Davalı vekili tarihli cevap dilekçesinde; davacı firma ile müvekkil arasında bahsi geçen icra takibinden sonra anlaşma sağlanmış olduğunu, bu protokolün 2. Maddesinde “Bu hususta … TİCARET A.Ş.’nin 35 ve 32 no lu daire ile 40 no lu dükkanın devri ve kdv iadesi talebi dışında başkaca hiçbir hak ve alacağı kalmayacaktır.” yer alan beyanı ile müvekkil firmanın davacı tarafa icra takibine konu faturadan kaynaklanan bir borcun olmadığının ispatlanmakta olduğunu, mahsup sonrası alacağın, üçüncü kişilere nakden iadesinin talep edilmesi halinde de alacağın temlikine ilişkin talebin yukarıda belirtilen şekilde yapılması gerekmekte olduğunu, KDV iade alacağının temlik edilmesi işleminde temlik sözleşmesinin yazılı olması yeterli olmayıp söz konusu sözleşmenin noterde düzenlenmesinin şart koşulmuş olduğunu, davaya konu somut olayda da davacının talebinin geçersiz bir temlik sözleşmesine dayanmakta olduğunu, bu sebeple davacı tarafın bu talebinin ayrıca davacı taraf icra takip dayanağında ve dava dilekçesinde asıl alacağa işleyecek %19,5 ticari avans talep etmiş olsa da bu talep fahiş ve haksız olup faiz talebinin reddi gerekmekte olduğunu, alacağın temlikine bağlı terditli alacak talebi olan 2. talep konusunda da müvekkilinin daha öncesinde temerrüde düşürülmediğini, bu hususta ileri sürülen faiz talebinin haksız, fahiş ve yersiz olduğunu, davanın reddine karar verilmesini savunmuştur.

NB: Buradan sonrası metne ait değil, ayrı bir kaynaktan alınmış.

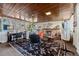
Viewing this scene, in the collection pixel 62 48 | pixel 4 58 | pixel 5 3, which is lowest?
pixel 4 58

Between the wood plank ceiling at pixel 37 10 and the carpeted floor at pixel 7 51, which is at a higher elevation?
the wood plank ceiling at pixel 37 10

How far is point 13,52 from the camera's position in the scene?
196 centimetres

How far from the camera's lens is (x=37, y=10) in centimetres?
193

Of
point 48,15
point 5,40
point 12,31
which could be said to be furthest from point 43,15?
point 5,40

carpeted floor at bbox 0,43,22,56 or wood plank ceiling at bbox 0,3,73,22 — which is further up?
wood plank ceiling at bbox 0,3,73,22

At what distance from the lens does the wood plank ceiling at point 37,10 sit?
6.28ft

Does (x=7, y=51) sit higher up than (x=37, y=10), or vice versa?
(x=37, y=10)

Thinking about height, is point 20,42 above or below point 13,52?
above

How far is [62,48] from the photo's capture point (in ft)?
6.39

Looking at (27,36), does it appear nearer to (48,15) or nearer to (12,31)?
(12,31)

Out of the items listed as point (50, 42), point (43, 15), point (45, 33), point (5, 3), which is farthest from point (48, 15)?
point (5, 3)

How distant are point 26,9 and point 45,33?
17.5 inches

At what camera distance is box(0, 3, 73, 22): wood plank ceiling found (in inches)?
75.4

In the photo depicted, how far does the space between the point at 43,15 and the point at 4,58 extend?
86 cm
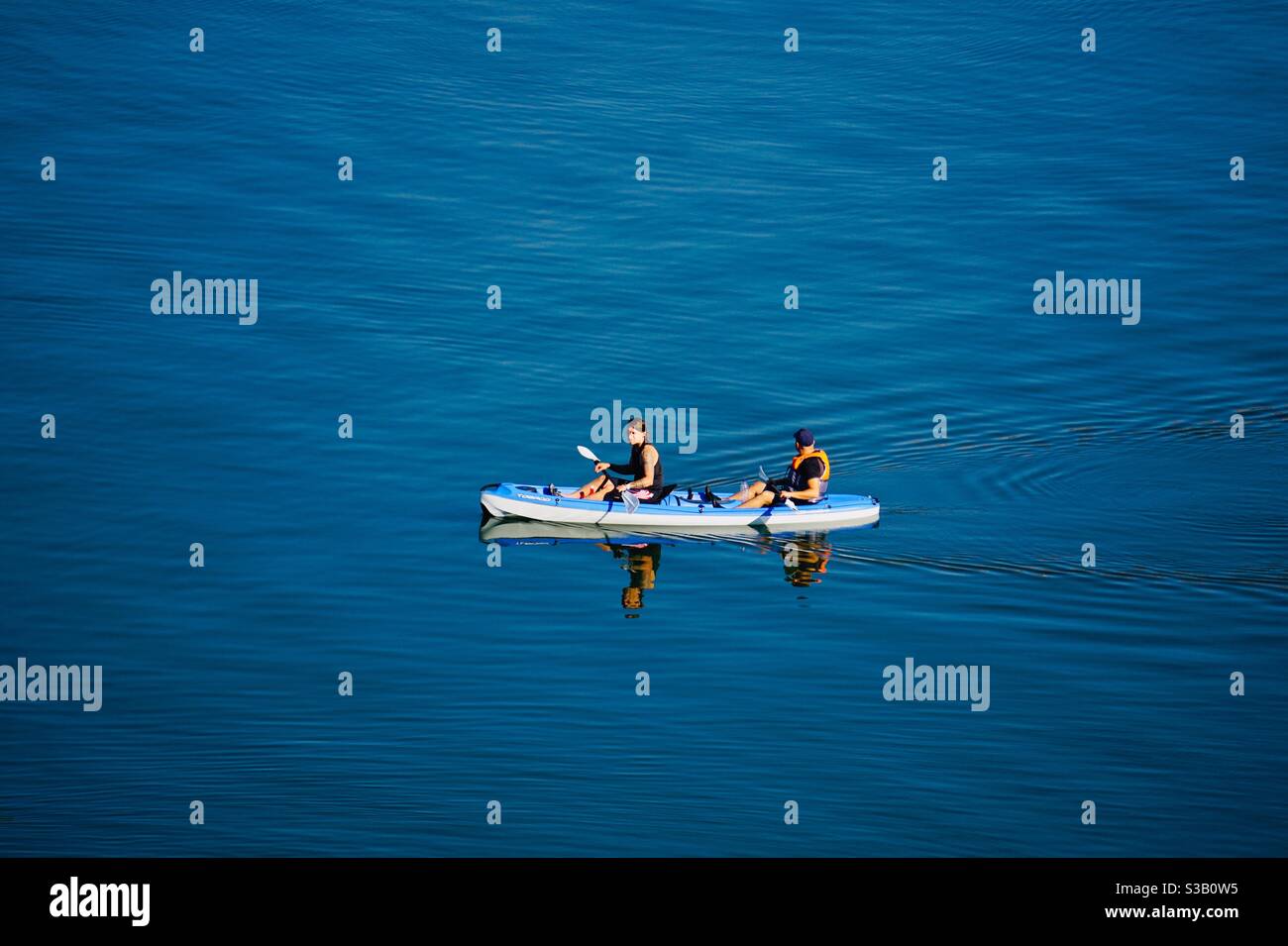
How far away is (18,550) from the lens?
2419 cm

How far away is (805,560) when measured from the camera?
2433 cm

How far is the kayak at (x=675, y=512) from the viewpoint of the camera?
2489cm

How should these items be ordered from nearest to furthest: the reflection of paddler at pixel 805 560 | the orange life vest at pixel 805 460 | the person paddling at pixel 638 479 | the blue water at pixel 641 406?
1. the blue water at pixel 641 406
2. the reflection of paddler at pixel 805 560
3. the person paddling at pixel 638 479
4. the orange life vest at pixel 805 460

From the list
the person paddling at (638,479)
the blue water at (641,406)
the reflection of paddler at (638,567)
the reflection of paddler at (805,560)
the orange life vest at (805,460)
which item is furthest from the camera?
the orange life vest at (805,460)

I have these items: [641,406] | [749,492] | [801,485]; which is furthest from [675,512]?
[641,406]

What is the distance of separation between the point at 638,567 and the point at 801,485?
2918 millimetres

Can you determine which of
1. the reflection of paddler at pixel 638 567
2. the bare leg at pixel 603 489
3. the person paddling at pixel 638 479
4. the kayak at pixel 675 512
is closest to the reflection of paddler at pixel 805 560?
the kayak at pixel 675 512

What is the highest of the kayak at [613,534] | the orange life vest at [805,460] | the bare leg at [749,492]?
the orange life vest at [805,460]

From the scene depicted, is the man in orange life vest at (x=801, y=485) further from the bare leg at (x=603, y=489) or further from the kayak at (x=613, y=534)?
the bare leg at (x=603, y=489)

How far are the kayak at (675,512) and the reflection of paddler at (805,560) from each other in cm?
37

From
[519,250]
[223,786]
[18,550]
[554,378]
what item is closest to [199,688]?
[223,786]

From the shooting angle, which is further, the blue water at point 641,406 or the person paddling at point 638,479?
the person paddling at point 638,479

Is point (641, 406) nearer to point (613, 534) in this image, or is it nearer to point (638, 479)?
point (638, 479)

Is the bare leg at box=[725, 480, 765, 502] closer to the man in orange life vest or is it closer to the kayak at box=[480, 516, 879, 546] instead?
the man in orange life vest
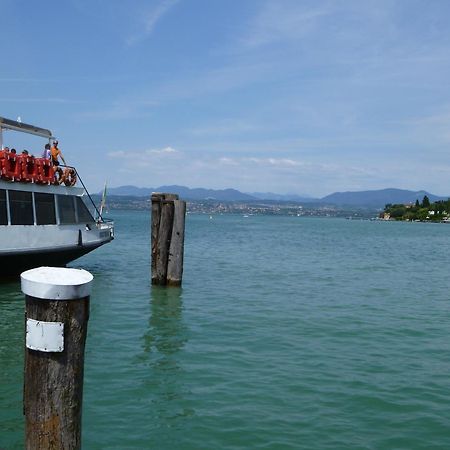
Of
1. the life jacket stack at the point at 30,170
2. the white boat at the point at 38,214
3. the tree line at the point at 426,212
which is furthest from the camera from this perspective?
the tree line at the point at 426,212

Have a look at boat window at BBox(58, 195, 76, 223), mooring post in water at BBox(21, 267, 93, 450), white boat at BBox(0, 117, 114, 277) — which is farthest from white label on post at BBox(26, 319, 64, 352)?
boat window at BBox(58, 195, 76, 223)

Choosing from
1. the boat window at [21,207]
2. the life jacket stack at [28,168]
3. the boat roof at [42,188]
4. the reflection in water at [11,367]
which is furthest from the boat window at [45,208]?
the reflection in water at [11,367]

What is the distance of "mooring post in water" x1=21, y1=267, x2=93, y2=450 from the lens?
3982mm

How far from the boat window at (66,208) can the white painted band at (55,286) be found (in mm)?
15882

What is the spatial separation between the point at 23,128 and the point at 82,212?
3.51 meters

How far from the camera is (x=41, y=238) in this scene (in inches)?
718

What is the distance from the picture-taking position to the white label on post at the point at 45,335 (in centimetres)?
401

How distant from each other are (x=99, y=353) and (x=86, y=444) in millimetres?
3829

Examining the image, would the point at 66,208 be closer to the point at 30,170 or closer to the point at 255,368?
the point at 30,170

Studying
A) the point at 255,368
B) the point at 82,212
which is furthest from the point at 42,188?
the point at 255,368

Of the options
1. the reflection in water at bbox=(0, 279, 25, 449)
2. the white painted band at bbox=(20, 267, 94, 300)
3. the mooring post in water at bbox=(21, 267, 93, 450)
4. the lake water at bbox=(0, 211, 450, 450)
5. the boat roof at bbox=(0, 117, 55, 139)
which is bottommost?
the lake water at bbox=(0, 211, 450, 450)

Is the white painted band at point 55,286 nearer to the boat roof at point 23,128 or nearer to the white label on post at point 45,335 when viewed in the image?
the white label on post at point 45,335

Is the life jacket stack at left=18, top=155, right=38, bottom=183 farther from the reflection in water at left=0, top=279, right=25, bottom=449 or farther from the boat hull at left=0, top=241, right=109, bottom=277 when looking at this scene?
the reflection in water at left=0, top=279, right=25, bottom=449

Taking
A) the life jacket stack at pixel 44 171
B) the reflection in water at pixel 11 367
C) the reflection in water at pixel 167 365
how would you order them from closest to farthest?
1. the reflection in water at pixel 11 367
2. the reflection in water at pixel 167 365
3. the life jacket stack at pixel 44 171
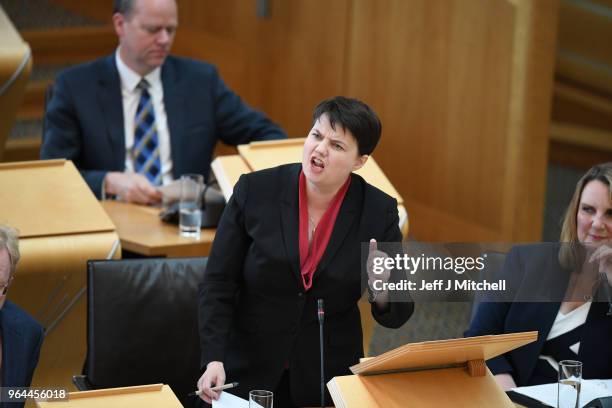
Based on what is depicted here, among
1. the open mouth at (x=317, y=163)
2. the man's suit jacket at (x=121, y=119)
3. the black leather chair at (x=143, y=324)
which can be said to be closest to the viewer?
the open mouth at (x=317, y=163)

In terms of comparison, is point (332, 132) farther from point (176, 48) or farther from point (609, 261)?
point (176, 48)

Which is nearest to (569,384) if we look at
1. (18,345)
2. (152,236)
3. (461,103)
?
(18,345)

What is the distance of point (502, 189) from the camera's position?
534cm

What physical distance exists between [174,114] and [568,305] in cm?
210

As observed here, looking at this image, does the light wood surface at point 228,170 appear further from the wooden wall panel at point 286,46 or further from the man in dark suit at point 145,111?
the wooden wall panel at point 286,46

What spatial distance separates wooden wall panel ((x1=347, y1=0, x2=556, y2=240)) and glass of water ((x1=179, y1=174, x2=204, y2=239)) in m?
1.86

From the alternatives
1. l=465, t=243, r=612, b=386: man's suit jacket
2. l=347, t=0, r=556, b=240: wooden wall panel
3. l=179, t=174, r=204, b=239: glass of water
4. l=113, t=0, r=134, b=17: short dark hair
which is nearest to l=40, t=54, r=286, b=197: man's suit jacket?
l=113, t=0, r=134, b=17: short dark hair

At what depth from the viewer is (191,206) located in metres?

Taraflar arasında 29/08/2016 tarihi itibari ile düzenleme şeklinde inşaat yapımı karşılığında gayrimenkul satış vaadi sözleşmesi yapıldığı, eser imalinin davacı şirket tarafından alt yüklenici sıfatı ile yerine getirileceğinin düzenlendiği, ayrıca sunulan delillere göre taraflar arasında imzalanmış olan sözleşmeye konu işin icrası kapsamına doğacak KDV iadesinin davacıya devredileceği hususunda taraflar arasında alacak temlik sözleşmesinin varlığına dayanıldığı, temlik sözleşmesinin 4 ve 5.maddeleri ile şeklen bu konuya ilişkin düzenleme olduğu, ancak davalının üzerine düşen borcu ödemediği gibi temlik edilen alacağın da davacı şirket tarafından tahsil edilmediği tartışmasızdır.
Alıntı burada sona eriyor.